Born May 8, 1899, in Vienna. British economist; representative of the London school of bourgeois political economy.

Hayek graduated from the University of Vienna in 1921. He was director of the Austrian Institute for Economic Research from 1927 to 1931. He was a professor at the universities of London (1931–50), Chicago (1950–62), and Freiburg (1962–69); in 1970 he became a visiting professor at the University of Salzburg.

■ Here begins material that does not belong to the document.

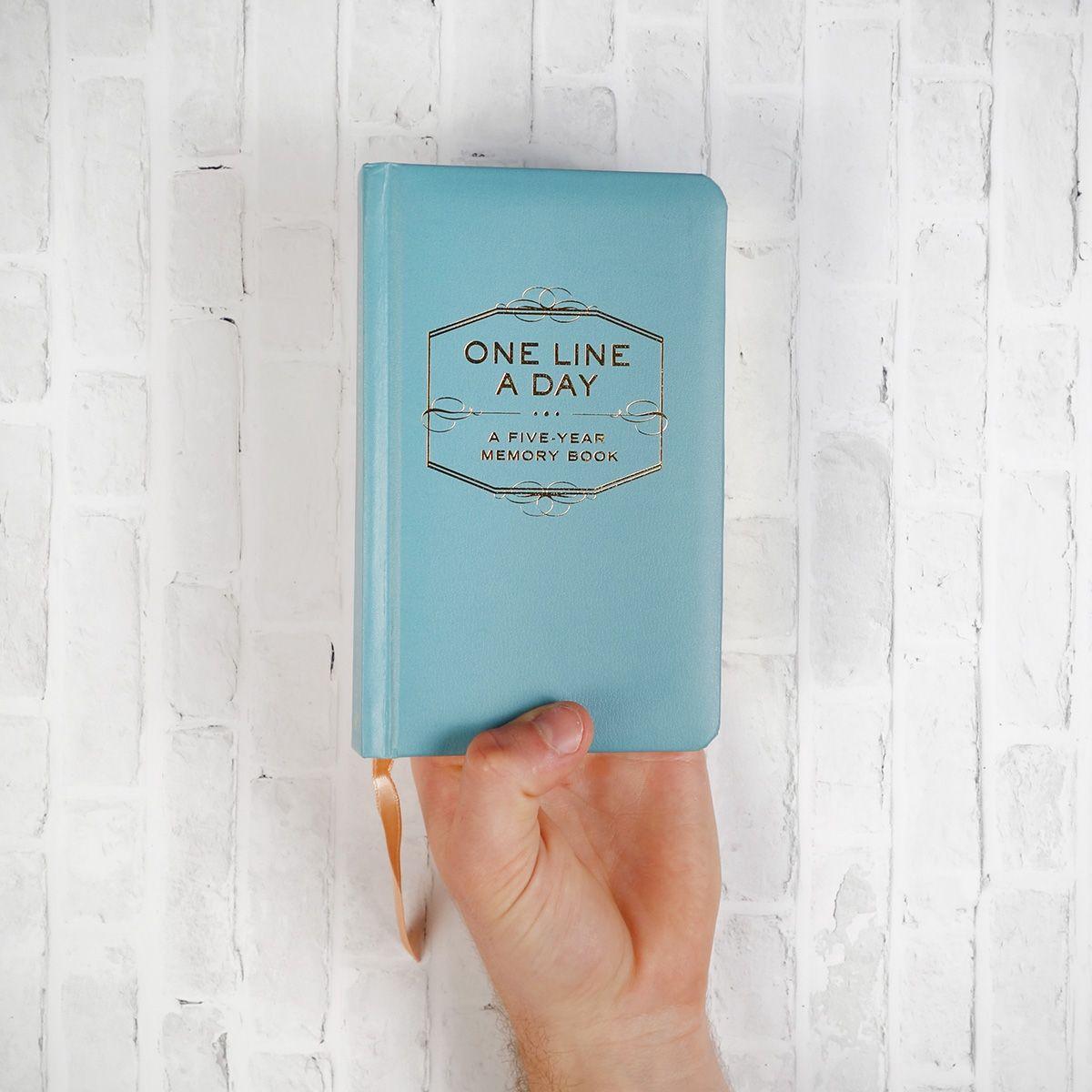 Tagebuch für fünf Jahre Vorschau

Hayek’s economic theories attempt to combine the psychological method of the Austrian school with mathematical theories and idealist philosophy. Hayek regards capital as an eternal category, inherent in all socioeconomic structures. He denies the existence of exploitation and class antagonisms within capitalist society. He advanced a theory according to which economic crises of overproduction are caused by excessive capital investment and an incorrect credit policy of the banks. As a means of averting crises, Hayek suggests lowering the level of consumption of the workers (especially during recessions and depressions) and cutting back on their wages, as well as stimulating savings. Hayek is a strong opponent of any intervention by the bourgeois government in economic life and of the most modest concessions to the workers. He crudely distorts the theory and practice of the building of communism.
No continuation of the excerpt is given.